▶ **DATASET**:

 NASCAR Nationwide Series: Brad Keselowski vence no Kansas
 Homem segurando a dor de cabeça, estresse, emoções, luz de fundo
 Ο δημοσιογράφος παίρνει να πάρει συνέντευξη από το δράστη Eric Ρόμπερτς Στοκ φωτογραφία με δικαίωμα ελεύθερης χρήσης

---

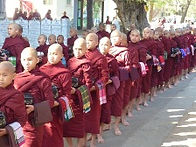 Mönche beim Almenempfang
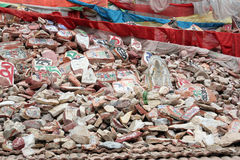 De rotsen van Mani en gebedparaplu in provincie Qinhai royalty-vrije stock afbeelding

...

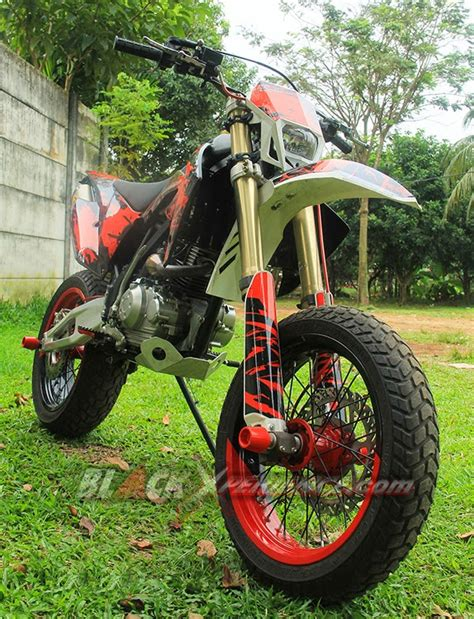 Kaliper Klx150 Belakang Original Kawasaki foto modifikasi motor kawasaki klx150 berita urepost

▶ **WHAT TO WORK ON**:
Having found the line with "Mönche beim Almenempfang" and the line with "De rotsen van" in the material above, write out exactly those two and every line between, leaving the pictures out.

▶ **TASK OUTPUT**:
 Mönche beim Almenempfang
 De rotsen van Mani en gebedparaplu in provincie Qinhai royalty-vrije stock afbeelding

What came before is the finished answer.